藤大納言は、清少納言に向き直ると、先ほどと同じように微笑みかけた。
「どういうことかしら?」
「あなたが斉信様と恋仲だということですよ。それだけ頻繁にやり取りしていれば気づきますわ」
清少納言は気後れすることなく言い放つ。
「斉信様に私のことをあれこれ吹き込んだのもあなたでしょう。少し辿ればわかりましたよ」
藤大納言の顔からは、完全に笑みが消えていた。心なしか震えているように見える。
「……だったらなんだと言うの?」
「別に、どうということもありません。時間が経てば解決すると思っていたくらいですから。まあ、この子が騒ぎを大きくしてくれたみたいですけれど」
遠回しに軽率な行動を責められている……。私は清少納言の視線を避けるように、藤大納言の方を見た。

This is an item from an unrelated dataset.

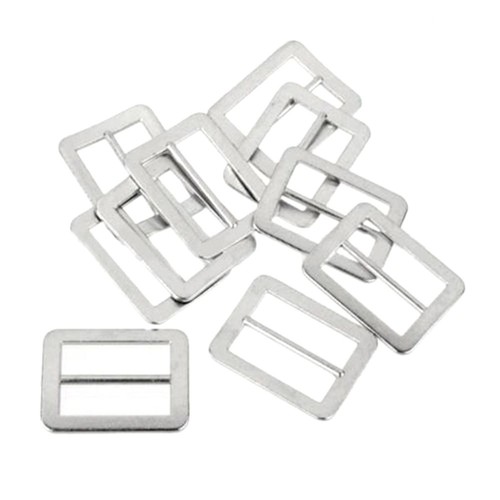 Metal Strap Adjuster Sliders for Belts Pack of Color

「藤大納言さんなら、二人が恋仲じゃないことくらいご存知だったでしょう? それなのに、なんでわざわざあんなことを……」
藤大納言はしばらく黙って私を見つめた後、口を開いた。
「……ここ最近手紙も、会いに来られる回数も減っていたの。でも、清少納言のところにはよくいらっしゃるから、それが憎らしくて。自分がこんなに嫉妬深いなんて知らなかったわ」
そう言うと、大きくため息をつく。そして、清少納言の方を見た。
「ごめんなさい、迷惑をかけるようなことをして。こんなことだから愛想をつかされてしまうのね」
藤大納言は、そう言って苦笑いをする。
「……そんなことはないと思います」
「え?」
気が付けば、そう口に出していた。藤大納言も、清少納言も驚いたようにこちらを見ている。

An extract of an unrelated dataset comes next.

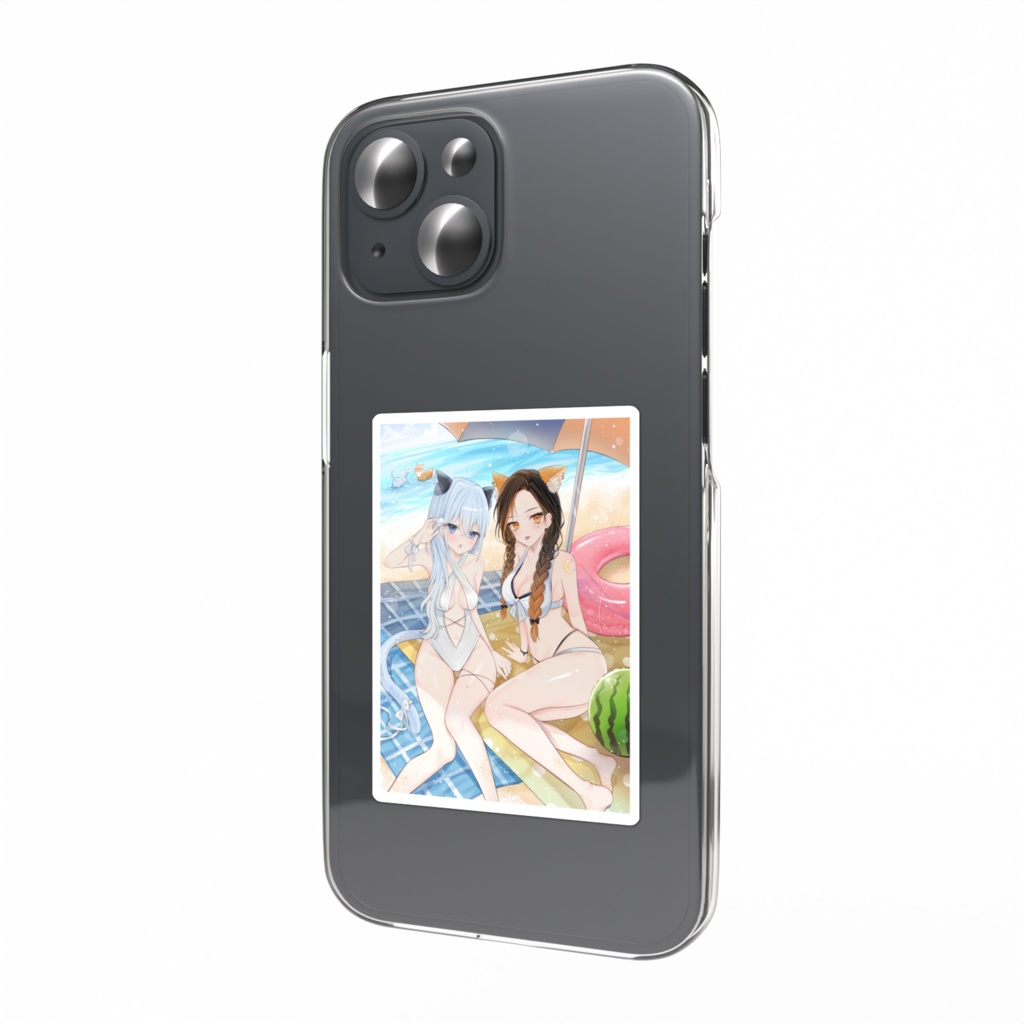 ✦ 水着衣装ver. ステッカー ✦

「斉信様からの藤大納言さんへの手紙は、いつも斉信様が使っている香の匂いがしているでしょう?」
「ええ、そうね」
「それって、いつでも傍にいると思ってほしい、ということではないでしょうか」
思いもよらないことだったのか、藤大納言はきょとんとしている。
「私、いつも思っていたんです。藤大納言さんはいつも誰かといるみたいだって。二人分の香が香っていたからだったんだわ」
ふいに、清少納言が笑い出した。続いて、藤大納言も笑い出す。
「え、私、何か変なこと言いましたか?」
「いえ、私もあなたのように素直になれたら良かったと思ったのよ」
藤大納言が私に向かって微笑んだ。少し前の凍り付くような笑みではない、いつもの優しい笑顔だ。
その瞳が悲しそうに伏せられる。
「いっそ、宮仕えなんてしなければこんなに誰かに嫉妬することも無かったのかしら」
「あら、それはいけませんわ」
清少納言は、彼女の言葉を明るく切り捨てた。今度は私も目を丸くする番だ。
「嫉妬は競争心の先駆けですもの。誰かと競う気持ちがなければ人は成長できないものです。家に閉じこもっていては、自分の力や才能を無駄にしてしまうだけですよ」
清少納言らしい言い分である。
「本当に、二人とも変わり者なのね」
「嫌だわ、清少納言さんと一緒にしないでください」
「それ、どういう意味かしら?」
私と清少納言が小競り合いをし始めようかという勢いなので、藤大納言が間に入る。
「ほら、喧嘩しないの。似たもの同士仲よくしなさい」
彼女の言葉に私と清少納言は顔を見合わせた。
「似ているのかしら、私たちって」
「さあ? でも、前に斉信様から似てきたとは言われましたよ」
「やだ、斉信様までそんなことおっしゃっているの?」
私たちが話している様子を見て、藤大納言はおかしそうに笑った。
やはり、彼女に似合うのは優しい笑顔だと思う。
梅の花は散ってしまったが、雨に濡れた枝がきらきらと光っているのが美しい。
宮仕えを始めたばかりの頃は、こんな風に自ら梅の木を見上げる余裕もなかった。
清少納言や藤大納言、公任様や斉信様などの様々な人たちに囲まれて、私も少しは成長しているということだろうか。
まだ風の中には梅の香りが残っているような気がする。
私は穏やかな気持ちでその香りに包まれていた。